流动售卖的日子,比李铁柱想象中更加艰难和不确定。
像打游击一样,时刻提心吊胆,耳朵竖着听动静,眼睛四处扫视着可能出现的红袖箍。
吆喝声不能大,只能凑近了人低声问,十次里有八九次换来的是摆手和摇头。
工人们虽然也有买的,但毕竟不像孩子们那样稳定和集中。
有时候揣着十个蛋出去,天擦黑了才能卖完,拖着灌了铅的双腿回家;有时候运气不好,只能卖掉七八个,剩下的只好自家消化,或者低价处理给邻居,利润大打折扣。
李母的眉头又重新锁紧了。虽然没再被市管会抓住,但这种朝不保夕、收入起伏的日子,让她刚放下去一点的心又悬了起来。
每天晚上清点那零零散散、时多时少的收入时,她总是唉声叹气。
“这也不是个长久法子啊…天天跟做贼似的…挣这几个钱,提心吊胆的…”她一边摩挲着毛票,一边念叨,“这要是哪天运气背,一个都卖不出去,咱可就又抓瞎了…”
李铁柱嘴上不说,心里也焦灼。效率太低,风险也不小。他迫切需要找到一个更稳定、更安全的销售点。
这天下午,他卖蛋时又碰到了那个卖麻绳鞋垫的老头。老头似乎也认得他了,两人远远地对视一眼,都有点同是天涯沦落人的尴尬。
李铁柱鼓起勇气,凑近了些,压低声音搭话:“大爷,今儿个…生意咋样?”
老头警惕地四下瞅瞅,才苦着脸摇摇头:“唉,能咋样?混口饭吃呗。这提心吊胆的,哪天让撵上,老本都得折进去。
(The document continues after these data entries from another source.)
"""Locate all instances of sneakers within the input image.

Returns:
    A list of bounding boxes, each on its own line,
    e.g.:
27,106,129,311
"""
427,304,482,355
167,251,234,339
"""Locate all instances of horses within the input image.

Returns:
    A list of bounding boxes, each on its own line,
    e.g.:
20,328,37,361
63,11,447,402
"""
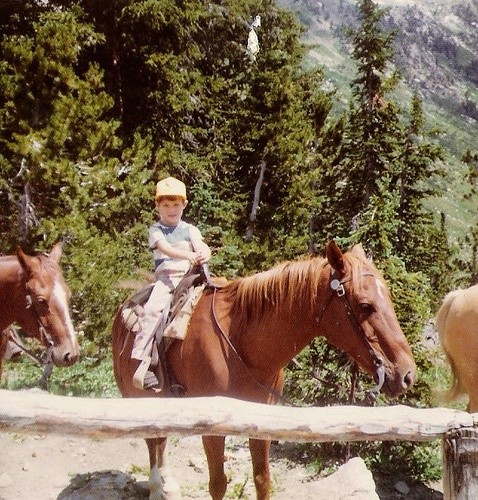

”
“可不是嘛…”李铁柱深有同感,趁机问道,“大爷,您见识多,知不知道…有没有啥…稍微稳当点的地方?能让咱稍微停停脚的地方?”
老头浑浊的眼睛打量了他一下,犹豫着,声音压得更低:“后生…想找稳当地儿?哪有啥真稳当的…除非…”
他欲言又止,似乎有所顾忌。
“除非啥?”李铁柱心里一动,赶紧追问,“大爷,您给指点指点,俺这家里实在困难…”
老头又紧张地看了看周围,才凑近李铁柱耳朵,用几乎听不见的气声说道:“…城东…乱石河滩…天不亮的时候…有人…但那地方…水浑得很…有‘管事’的…得交‘份子钱’…也不保准…”
乱石河滩?天不亮?份子钱? 李铁柱的心脏猛地一跳!这莫非就是…传说中的“黑市”?
他还想再细问,那老头却像是怕惹上麻烦,连连摆手,挎起自己的篮子匆匆走了,留下李铁柱一个人站在原地,心里翻江倒海。
黑市!这个词带着巨大的风险和诱惑,冲击着他的认知。去,还是不去?
晚上回到家,他心事重重。
吃饭时(依旧是稀糊糊,但总算能见到底下的米粒了),他试探着开口:“娘,俺今儿个听人说…城东乱石河滩那边…天不亮的时候…好像有个自发的小集市…能换点东西…”
“啪嗒!”
李母手里的筷子掉在了桌上,脸色瞬间煞白,声音都变了调
“河滩地?!柱儿!你…你听谁胡吣的?!那地方去不得!那是黑市!是搞投机倒把的老窝!让抓着是要倒大霉的!游街批斗都是轻的!你…你可不敢动那念头!听见没?!”
她的反应比上次听说要扩大生产还要激烈,显然是深知那里的厉害。
“俺没想去…就…就听人一说…”李铁柱连忙安抚,心里却更加好奇,“娘,那地方…真那么邪乎?”
“邪乎!咋不邪乎!”
李母拍着大腿,又急又怕,“那地方乱得很!听说有‘秤杆子’(地头蛇)管着!凶神恶煞的!去了就得交钱!不交钱就掀摊子打人!而且那地方市管会盯得也紧!三天两头去抓人!你可千万不能去!咱宁可少赚点,稳当!”
地头蛇?管理费?风险更大? 李铁柱的眉头拧成了疙瘩。但这似乎…又是一个看似危险却可能隐藏着机会的地方?
第二天出去卖蛋,他特意绕了点远路,从城东乱石河滩附近经过。白天那里空无一人,只有乱石嶙峋,荒草丛生,看不出任何特别。
他又想起了那个卖山货的大壮。大壮看着憨厚,常年在外面跑,或许知道得更清楚些。
下午,他特意寻摸到上次遇见大壮的那条巷子,果然看到大壮正蹲在墙角,守着面前一小堆干蘑菇和野菜。
“大壮哥。”李铁柱走过去,蹲在他旁边,递过去一个没卖出去的茶叶蛋,“尝尝?”
大壮愣了一下,黝黑的脸上露出憨实的笑容,摆摆手:“哎,不要不要,金贵东西…”
“拿着,俺请你的。”李铁柱硬塞给他,压低声音,“哥,跟你打听个事儿。”
大壮不好意思地接过蛋,小心地揣进怀里,似乎舍不得吃:“啥事?你说。”
“听说…乱石河滩那边…早上…挺热闹?”李铁柱斟酌着词句。
大壮脸上的笑容瞬间消失了,变得紧张起来,警惕地看了看左右:“兄弟…你问这干啥?那地方…可不是啥好地方…”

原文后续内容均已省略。